• **Written instruction**
Print the stretch of the records from their first line through the line containing "217H156V202L145 185H134L127 195H119V221L127", both ends included, character for character.

○ ○ ○ ○ ○

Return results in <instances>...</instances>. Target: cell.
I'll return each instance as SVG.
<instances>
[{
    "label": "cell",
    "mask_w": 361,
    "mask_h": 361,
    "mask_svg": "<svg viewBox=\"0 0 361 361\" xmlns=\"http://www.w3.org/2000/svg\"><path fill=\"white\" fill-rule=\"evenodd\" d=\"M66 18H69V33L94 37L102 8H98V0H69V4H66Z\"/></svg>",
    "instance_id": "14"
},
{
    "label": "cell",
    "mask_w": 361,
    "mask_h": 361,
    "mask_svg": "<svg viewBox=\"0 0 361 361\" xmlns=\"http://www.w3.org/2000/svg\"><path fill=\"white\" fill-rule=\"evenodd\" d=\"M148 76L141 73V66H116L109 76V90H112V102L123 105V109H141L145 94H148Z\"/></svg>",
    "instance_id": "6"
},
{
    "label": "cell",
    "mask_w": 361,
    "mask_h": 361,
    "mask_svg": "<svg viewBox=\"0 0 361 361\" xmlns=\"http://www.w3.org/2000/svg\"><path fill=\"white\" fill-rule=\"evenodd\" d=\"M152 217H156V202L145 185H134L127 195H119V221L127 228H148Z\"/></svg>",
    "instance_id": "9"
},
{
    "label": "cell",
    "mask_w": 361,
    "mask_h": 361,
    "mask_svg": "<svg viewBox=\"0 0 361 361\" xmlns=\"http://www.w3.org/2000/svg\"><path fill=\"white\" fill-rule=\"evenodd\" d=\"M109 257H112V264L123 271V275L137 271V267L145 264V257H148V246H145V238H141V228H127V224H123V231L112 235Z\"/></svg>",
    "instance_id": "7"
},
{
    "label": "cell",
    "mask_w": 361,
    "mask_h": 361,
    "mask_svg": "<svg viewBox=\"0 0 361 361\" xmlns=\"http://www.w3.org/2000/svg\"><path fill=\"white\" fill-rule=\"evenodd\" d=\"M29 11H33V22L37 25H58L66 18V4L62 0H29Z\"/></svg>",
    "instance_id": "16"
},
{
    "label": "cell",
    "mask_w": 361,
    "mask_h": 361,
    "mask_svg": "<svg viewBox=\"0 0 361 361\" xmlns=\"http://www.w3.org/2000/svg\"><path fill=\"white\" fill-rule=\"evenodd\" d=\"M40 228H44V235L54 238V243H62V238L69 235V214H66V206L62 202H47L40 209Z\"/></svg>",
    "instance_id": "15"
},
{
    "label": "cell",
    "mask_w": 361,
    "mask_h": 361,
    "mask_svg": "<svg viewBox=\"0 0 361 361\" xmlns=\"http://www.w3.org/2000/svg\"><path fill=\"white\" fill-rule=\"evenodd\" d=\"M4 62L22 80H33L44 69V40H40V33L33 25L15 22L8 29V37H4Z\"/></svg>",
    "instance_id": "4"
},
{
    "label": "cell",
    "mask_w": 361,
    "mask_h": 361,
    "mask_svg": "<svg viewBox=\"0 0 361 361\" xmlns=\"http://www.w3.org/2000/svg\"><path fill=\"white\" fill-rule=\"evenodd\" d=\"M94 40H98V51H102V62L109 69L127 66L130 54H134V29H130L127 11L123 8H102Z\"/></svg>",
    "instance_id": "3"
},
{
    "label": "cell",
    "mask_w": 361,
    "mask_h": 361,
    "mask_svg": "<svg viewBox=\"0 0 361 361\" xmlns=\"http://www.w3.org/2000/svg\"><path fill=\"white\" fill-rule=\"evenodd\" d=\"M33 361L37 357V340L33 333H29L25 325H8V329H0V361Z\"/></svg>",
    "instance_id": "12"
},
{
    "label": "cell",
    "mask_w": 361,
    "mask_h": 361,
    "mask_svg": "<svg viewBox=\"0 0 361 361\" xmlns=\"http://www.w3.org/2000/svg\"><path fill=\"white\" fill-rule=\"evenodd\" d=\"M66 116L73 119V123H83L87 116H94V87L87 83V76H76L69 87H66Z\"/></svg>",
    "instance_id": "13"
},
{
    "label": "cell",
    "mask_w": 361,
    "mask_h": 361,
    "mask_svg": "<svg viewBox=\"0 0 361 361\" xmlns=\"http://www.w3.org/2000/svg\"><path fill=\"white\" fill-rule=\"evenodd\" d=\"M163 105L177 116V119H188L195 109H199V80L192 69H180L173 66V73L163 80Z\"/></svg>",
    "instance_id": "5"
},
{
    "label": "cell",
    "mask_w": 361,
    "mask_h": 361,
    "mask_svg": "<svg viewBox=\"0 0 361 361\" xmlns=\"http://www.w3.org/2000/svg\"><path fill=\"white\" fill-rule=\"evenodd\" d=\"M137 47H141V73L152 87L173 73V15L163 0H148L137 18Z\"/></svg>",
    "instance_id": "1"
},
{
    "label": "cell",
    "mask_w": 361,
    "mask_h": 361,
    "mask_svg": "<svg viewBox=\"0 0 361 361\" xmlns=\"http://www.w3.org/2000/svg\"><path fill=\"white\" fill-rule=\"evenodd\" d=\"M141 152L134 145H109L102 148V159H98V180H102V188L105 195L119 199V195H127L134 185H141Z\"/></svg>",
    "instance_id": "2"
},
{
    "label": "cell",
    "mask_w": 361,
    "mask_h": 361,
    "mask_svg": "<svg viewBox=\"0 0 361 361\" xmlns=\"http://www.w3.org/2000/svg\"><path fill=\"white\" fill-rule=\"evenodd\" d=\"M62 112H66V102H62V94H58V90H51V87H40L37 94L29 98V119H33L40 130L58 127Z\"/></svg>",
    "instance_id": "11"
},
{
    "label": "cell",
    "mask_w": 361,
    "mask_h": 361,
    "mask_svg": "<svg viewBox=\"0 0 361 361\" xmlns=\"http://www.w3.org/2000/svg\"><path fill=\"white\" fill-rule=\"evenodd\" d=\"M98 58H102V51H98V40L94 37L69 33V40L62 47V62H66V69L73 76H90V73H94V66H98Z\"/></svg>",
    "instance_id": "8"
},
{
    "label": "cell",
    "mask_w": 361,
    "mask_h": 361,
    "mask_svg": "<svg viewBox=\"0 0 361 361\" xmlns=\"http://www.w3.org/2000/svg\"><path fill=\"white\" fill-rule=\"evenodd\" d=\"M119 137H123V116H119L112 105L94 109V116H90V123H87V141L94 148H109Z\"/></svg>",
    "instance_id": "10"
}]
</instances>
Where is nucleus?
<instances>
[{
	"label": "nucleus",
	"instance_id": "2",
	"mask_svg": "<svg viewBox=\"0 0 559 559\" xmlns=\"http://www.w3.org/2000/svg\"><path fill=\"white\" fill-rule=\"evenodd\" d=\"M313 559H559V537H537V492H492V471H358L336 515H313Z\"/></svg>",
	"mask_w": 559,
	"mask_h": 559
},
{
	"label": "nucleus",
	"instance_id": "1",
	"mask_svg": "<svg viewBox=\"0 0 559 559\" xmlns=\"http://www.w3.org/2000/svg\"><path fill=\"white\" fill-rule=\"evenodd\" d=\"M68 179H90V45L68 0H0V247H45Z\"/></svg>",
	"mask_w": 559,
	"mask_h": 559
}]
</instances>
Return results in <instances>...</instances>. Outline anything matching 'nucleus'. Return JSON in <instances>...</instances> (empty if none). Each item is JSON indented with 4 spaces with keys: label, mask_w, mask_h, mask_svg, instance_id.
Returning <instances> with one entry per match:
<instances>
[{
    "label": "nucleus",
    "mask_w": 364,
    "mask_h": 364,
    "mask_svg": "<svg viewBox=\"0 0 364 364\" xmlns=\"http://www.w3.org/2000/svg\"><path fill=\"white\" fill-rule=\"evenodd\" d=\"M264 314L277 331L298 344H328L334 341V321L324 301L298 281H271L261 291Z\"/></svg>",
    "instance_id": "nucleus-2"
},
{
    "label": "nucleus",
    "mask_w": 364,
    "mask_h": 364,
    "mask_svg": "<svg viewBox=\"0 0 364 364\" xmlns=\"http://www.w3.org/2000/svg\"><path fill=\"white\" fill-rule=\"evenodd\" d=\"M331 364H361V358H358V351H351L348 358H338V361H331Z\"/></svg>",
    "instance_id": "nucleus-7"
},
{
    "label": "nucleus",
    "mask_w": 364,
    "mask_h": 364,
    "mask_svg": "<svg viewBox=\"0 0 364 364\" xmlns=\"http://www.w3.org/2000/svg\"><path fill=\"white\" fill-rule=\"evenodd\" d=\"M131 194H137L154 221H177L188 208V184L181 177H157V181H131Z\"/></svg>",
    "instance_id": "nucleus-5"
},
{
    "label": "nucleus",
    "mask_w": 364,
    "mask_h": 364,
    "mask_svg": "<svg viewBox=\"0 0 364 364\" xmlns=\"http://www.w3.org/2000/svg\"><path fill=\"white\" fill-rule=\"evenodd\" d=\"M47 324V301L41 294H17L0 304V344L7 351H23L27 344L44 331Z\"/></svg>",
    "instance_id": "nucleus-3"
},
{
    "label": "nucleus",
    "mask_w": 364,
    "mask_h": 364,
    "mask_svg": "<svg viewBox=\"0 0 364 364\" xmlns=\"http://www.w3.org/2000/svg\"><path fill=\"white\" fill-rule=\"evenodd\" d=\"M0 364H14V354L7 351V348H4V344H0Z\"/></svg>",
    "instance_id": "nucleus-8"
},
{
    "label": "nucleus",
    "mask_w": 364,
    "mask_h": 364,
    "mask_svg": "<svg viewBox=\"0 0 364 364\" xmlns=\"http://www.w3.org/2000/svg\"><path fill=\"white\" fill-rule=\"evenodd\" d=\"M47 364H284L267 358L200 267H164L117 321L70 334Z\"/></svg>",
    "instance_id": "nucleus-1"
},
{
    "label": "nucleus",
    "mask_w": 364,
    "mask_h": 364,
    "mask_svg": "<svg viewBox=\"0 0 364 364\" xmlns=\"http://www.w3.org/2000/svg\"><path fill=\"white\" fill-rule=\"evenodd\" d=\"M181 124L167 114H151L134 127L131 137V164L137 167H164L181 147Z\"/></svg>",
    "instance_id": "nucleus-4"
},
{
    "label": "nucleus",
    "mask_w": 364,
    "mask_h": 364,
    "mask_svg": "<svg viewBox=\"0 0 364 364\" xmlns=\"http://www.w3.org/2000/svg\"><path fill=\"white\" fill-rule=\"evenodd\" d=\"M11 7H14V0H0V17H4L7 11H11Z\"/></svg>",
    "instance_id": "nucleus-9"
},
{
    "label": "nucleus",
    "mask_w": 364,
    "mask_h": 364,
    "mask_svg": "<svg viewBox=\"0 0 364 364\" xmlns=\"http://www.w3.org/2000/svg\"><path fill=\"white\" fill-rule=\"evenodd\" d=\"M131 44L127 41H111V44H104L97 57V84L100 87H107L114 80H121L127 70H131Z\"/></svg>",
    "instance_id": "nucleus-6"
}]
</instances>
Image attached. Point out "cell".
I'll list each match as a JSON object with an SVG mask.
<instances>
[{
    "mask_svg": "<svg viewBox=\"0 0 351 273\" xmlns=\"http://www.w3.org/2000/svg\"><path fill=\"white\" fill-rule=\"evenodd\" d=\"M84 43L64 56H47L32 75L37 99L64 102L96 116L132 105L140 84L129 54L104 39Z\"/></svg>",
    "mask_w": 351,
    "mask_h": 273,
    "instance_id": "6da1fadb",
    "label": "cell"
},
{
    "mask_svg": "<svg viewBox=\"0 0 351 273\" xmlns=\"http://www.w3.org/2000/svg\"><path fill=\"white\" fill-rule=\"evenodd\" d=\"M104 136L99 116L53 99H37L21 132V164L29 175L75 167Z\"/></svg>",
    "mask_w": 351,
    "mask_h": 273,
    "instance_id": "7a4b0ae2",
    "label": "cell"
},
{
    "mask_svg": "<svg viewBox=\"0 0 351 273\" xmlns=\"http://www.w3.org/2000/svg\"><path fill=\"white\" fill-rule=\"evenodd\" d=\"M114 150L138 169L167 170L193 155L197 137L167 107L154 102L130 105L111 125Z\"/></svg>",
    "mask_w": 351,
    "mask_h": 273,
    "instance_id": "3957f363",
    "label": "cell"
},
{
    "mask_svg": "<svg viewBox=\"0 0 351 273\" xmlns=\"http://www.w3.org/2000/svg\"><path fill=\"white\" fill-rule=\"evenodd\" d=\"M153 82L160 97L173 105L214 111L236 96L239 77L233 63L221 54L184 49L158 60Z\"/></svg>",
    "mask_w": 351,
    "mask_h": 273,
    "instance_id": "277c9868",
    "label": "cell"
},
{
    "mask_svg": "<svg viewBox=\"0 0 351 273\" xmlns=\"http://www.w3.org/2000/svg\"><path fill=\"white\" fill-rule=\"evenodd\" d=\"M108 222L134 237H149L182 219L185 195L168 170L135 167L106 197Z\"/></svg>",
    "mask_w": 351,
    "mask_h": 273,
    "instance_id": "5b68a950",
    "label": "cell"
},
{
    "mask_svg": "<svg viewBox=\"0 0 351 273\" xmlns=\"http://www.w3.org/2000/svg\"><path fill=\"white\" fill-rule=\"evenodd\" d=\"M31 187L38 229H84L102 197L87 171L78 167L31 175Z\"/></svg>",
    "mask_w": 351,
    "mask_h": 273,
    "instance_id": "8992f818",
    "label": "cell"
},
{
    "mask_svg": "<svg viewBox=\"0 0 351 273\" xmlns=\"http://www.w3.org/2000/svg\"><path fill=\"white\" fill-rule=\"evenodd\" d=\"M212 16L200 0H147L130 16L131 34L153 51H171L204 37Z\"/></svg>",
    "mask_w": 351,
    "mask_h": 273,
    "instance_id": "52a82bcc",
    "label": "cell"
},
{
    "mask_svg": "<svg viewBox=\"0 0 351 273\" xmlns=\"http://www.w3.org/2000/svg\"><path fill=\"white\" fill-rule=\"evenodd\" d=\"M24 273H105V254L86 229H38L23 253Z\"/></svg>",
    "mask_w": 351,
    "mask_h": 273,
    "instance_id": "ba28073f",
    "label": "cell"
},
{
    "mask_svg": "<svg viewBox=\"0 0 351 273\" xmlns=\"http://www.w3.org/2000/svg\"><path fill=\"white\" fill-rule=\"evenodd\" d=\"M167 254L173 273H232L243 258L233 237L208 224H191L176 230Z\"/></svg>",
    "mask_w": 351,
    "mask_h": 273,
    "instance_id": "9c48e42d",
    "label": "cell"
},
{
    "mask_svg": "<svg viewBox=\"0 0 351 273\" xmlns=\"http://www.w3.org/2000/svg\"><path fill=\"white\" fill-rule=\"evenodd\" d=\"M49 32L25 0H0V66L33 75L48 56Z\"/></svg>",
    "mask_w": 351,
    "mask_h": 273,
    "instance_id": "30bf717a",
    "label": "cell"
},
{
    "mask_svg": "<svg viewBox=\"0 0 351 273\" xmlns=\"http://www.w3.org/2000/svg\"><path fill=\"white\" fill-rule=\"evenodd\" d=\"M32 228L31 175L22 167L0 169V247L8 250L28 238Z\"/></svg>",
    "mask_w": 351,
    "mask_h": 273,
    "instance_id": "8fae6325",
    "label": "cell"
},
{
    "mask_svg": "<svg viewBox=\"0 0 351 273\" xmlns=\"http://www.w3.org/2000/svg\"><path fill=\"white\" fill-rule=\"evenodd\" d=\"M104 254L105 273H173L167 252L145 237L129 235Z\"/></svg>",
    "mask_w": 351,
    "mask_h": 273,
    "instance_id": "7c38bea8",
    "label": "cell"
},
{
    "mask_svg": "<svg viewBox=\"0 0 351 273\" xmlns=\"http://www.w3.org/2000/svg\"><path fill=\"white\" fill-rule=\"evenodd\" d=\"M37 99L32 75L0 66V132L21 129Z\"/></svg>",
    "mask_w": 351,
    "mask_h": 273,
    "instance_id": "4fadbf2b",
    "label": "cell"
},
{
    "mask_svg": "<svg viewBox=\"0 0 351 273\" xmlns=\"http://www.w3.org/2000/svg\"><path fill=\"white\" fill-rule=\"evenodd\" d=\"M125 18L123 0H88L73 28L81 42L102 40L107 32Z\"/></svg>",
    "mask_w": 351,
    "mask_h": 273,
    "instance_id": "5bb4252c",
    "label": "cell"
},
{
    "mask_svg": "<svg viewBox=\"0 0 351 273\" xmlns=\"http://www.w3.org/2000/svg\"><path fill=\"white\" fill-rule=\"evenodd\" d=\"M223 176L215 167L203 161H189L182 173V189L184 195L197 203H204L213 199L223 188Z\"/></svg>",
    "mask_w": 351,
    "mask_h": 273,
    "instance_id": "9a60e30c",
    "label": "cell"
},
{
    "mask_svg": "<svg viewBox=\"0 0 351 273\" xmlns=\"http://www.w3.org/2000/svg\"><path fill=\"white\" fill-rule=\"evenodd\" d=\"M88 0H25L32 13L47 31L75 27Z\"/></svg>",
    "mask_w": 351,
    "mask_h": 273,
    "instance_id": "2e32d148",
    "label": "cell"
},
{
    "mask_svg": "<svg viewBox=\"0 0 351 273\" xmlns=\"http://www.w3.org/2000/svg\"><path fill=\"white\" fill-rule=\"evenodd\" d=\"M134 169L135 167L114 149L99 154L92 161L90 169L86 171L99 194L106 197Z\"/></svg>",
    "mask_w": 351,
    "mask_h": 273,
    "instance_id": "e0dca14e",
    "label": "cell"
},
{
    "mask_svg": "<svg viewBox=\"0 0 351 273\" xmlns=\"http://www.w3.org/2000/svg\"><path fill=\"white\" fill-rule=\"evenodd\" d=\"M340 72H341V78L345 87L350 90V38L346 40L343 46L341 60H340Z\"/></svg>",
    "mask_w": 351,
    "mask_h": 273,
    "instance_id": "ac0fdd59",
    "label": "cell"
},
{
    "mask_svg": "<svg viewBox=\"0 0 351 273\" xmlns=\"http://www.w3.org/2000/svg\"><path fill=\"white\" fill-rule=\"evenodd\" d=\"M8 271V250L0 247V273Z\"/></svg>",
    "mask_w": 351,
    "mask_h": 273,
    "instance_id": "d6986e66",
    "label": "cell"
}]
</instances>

○ ○ ○ ○ ○

• **Exercise answer**
Return results in <instances>...</instances>. Target: cell.
I'll return each instance as SVG.
<instances>
[{
    "label": "cell",
    "mask_w": 361,
    "mask_h": 361,
    "mask_svg": "<svg viewBox=\"0 0 361 361\" xmlns=\"http://www.w3.org/2000/svg\"><path fill=\"white\" fill-rule=\"evenodd\" d=\"M66 18H69V33L94 37L102 8H98V0H69V4H66Z\"/></svg>",
    "instance_id": "14"
},
{
    "label": "cell",
    "mask_w": 361,
    "mask_h": 361,
    "mask_svg": "<svg viewBox=\"0 0 361 361\" xmlns=\"http://www.w3.org/2000/svg\"><path fill=\"white\" fill-rule=\"evenodd\" d=\"M148 76L141 73V66H116L109 76V90H112V102L123 105V109H141L145 94H148Z\"/></svg>",
    "instance_id": "6"
},
{
    "label": "cell",
    "mask_w": 361,
    "mask_h": 361,
    "mask_svg": "<svg viewBox=\"0 0 361 361\" xmlns=\"http://www.w3.org/2000/svg\"><path fill=\"white\" fill-rule=\"evenodd\" d=\"M152 217H156V202L145 185H134L127 195H119V221L127 228H148Z\"/></svg>",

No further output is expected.